What is required:
Exact copy required. Repeat the records, but keep the pictures out.

Data excerpts
+++++

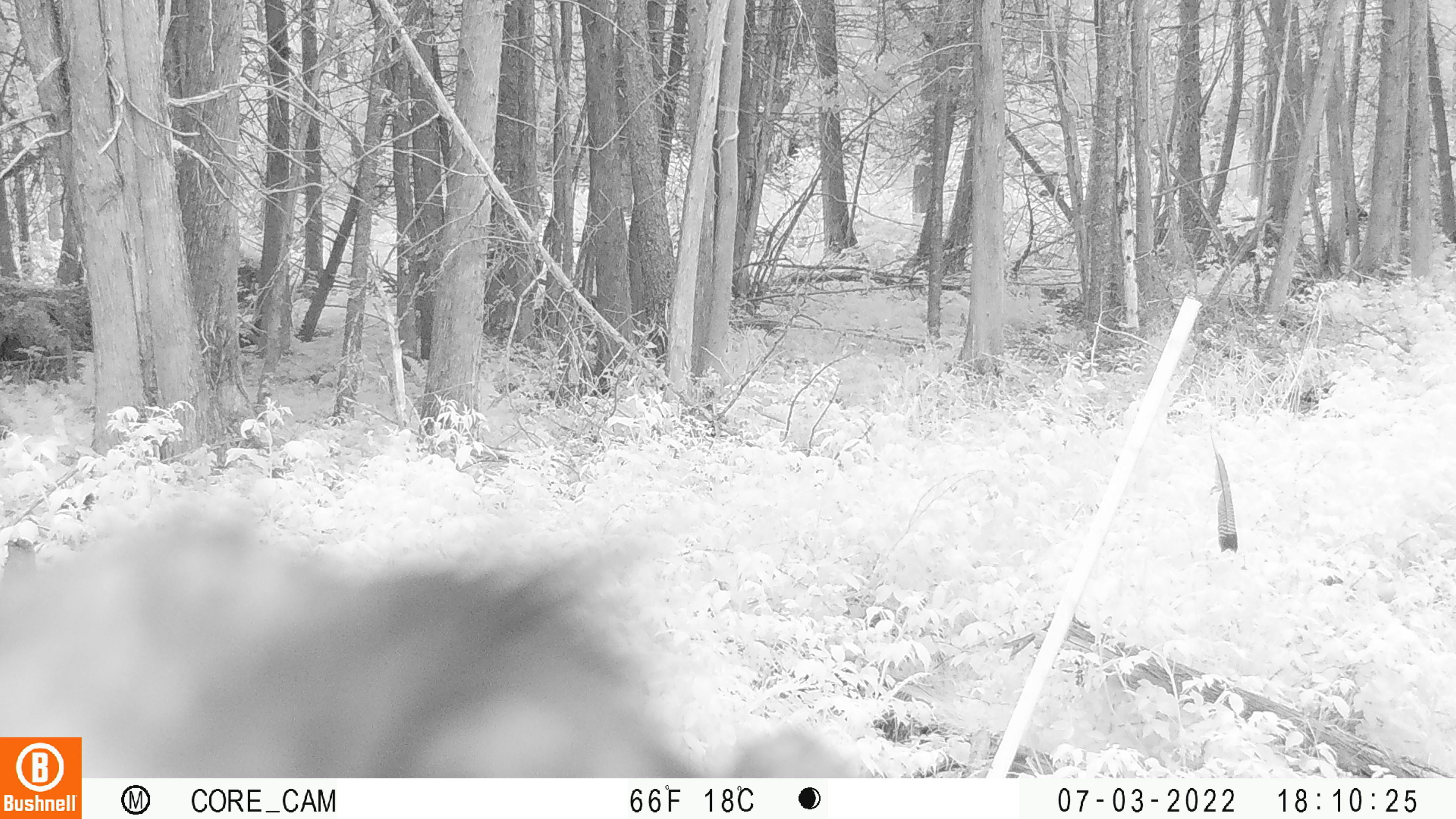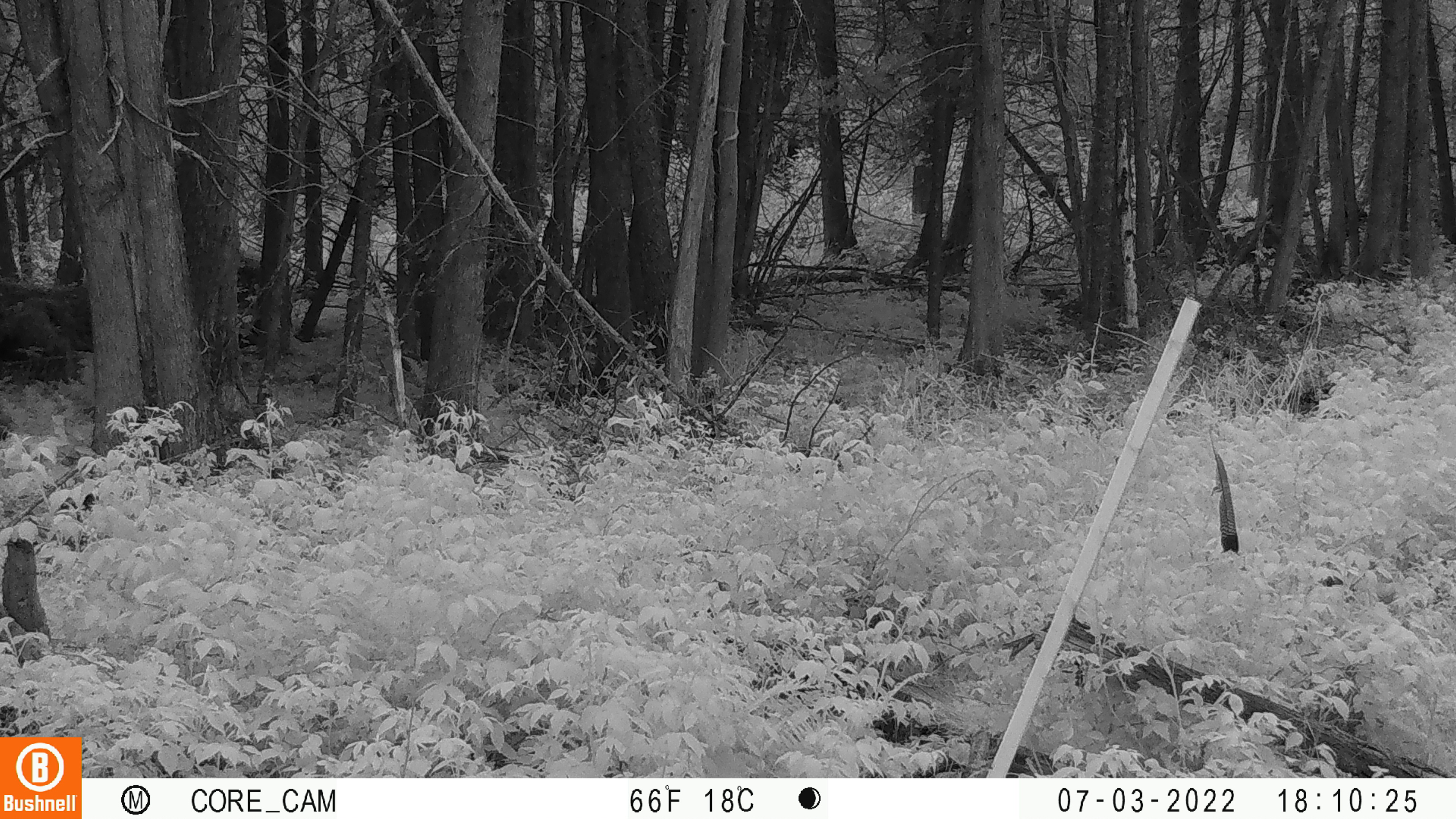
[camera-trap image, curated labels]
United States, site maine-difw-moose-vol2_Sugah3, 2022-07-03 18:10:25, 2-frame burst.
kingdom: Animalia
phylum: Chordata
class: Mammalia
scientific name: Mammalia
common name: mammal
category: mammal sp.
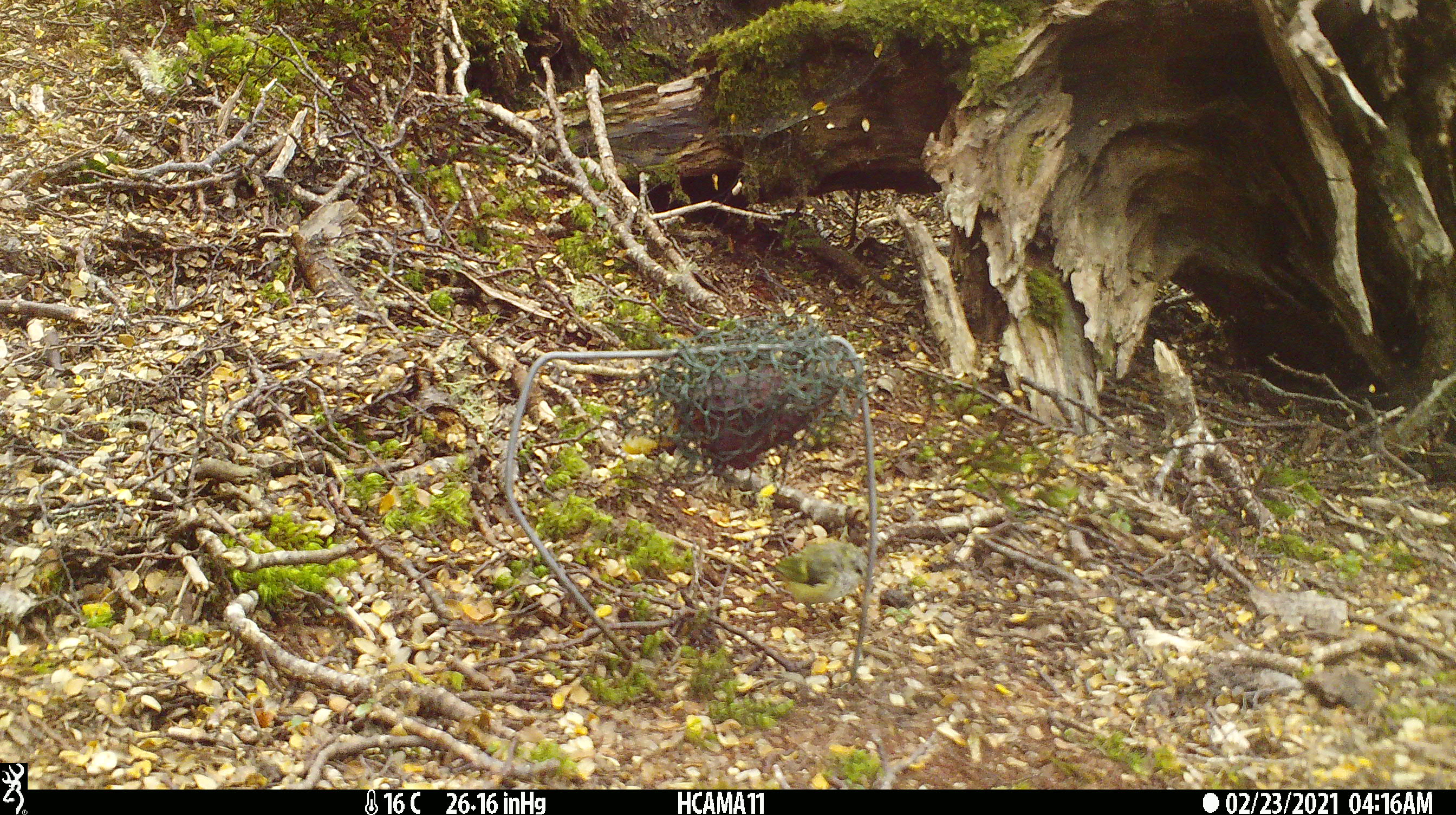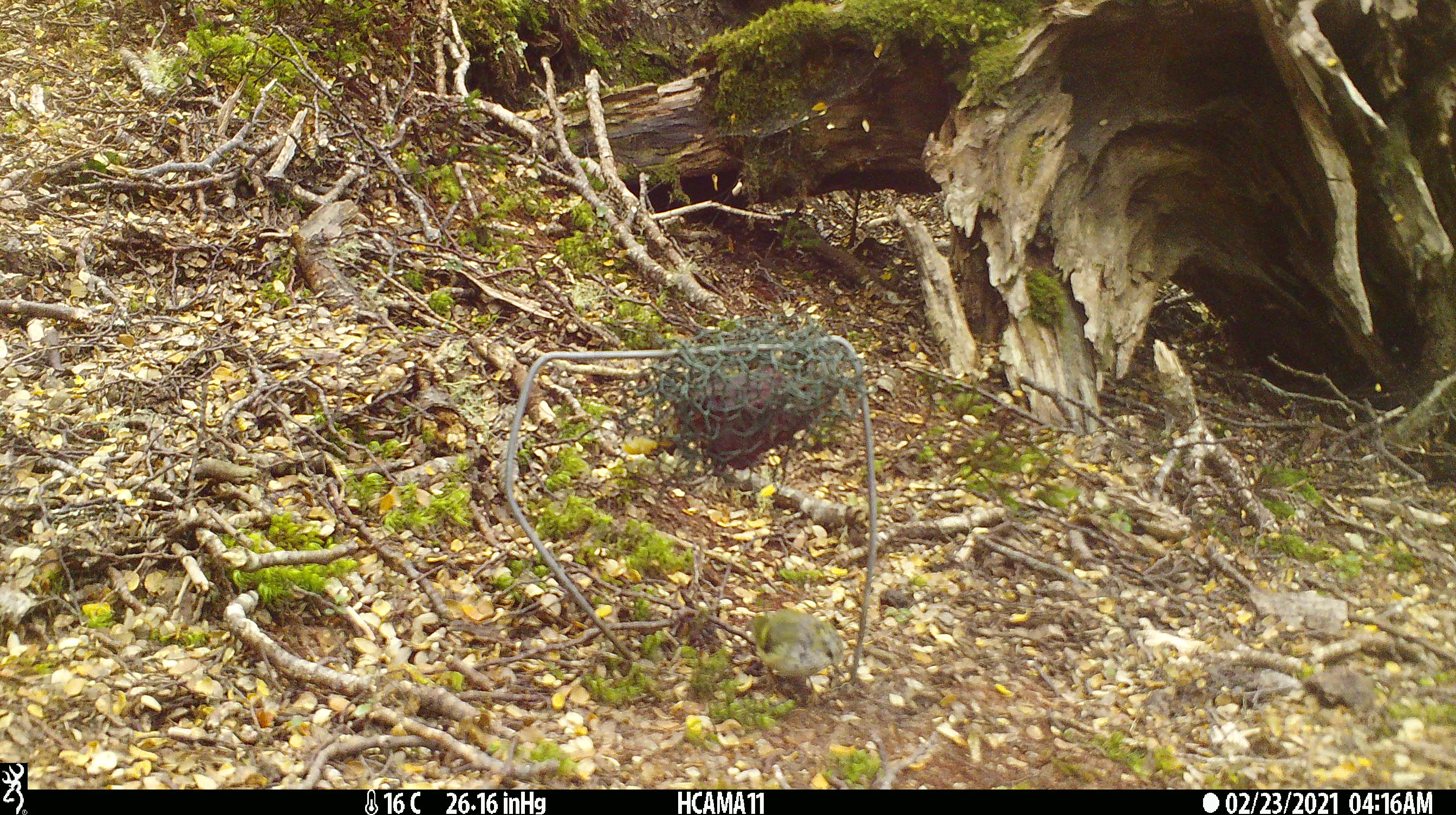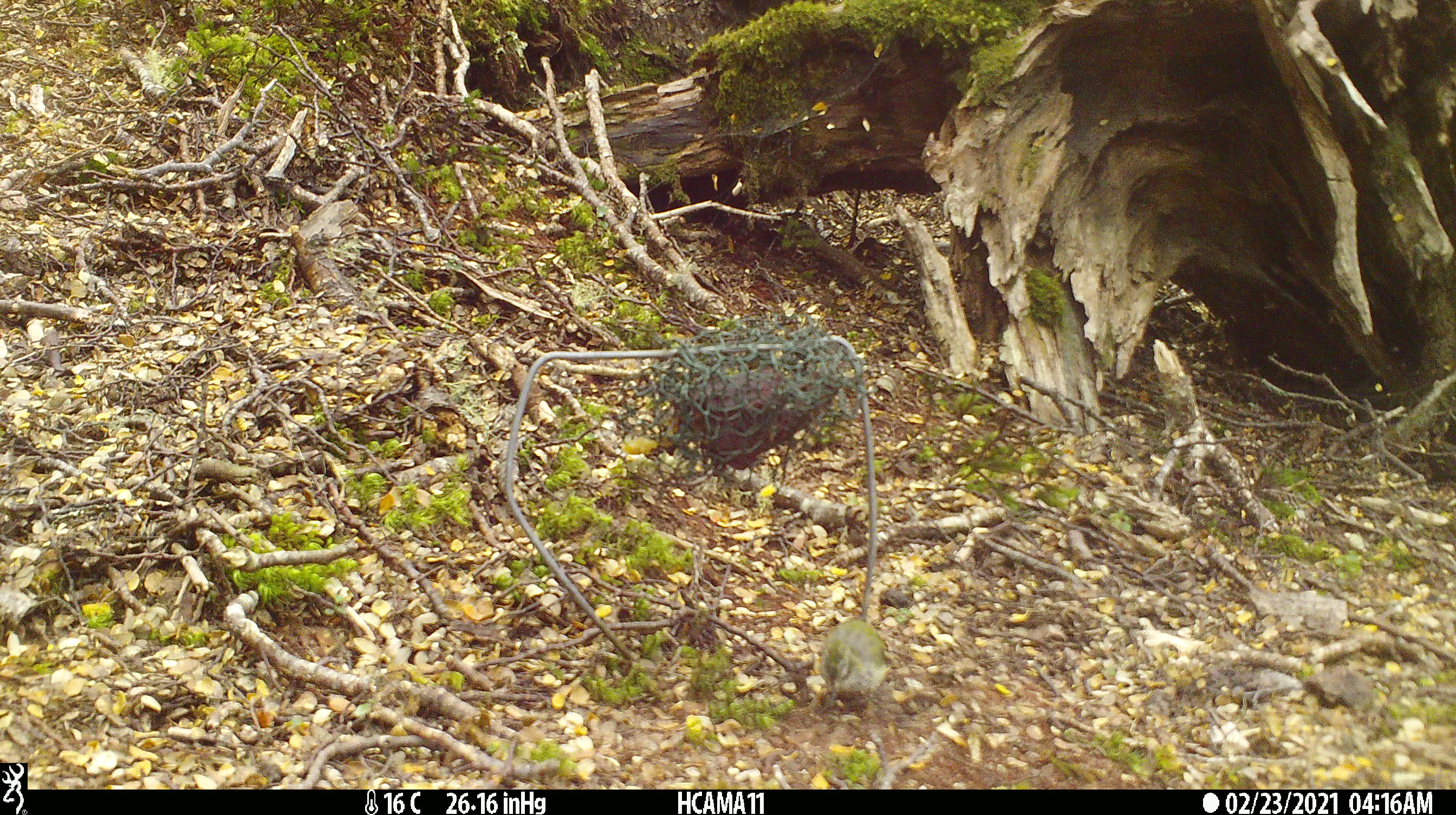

+++++

Result:
[camera-trap image, curated labels]
United States, site maine-difw-moose-vol2_Sugah3, 2022-07-03 18:10:25, 2-frame burst.
kingdom: Animalia
phylum: Chordata
class: Mammalia
scientific name: Mammalia
common name: mammal
category: mammal sp.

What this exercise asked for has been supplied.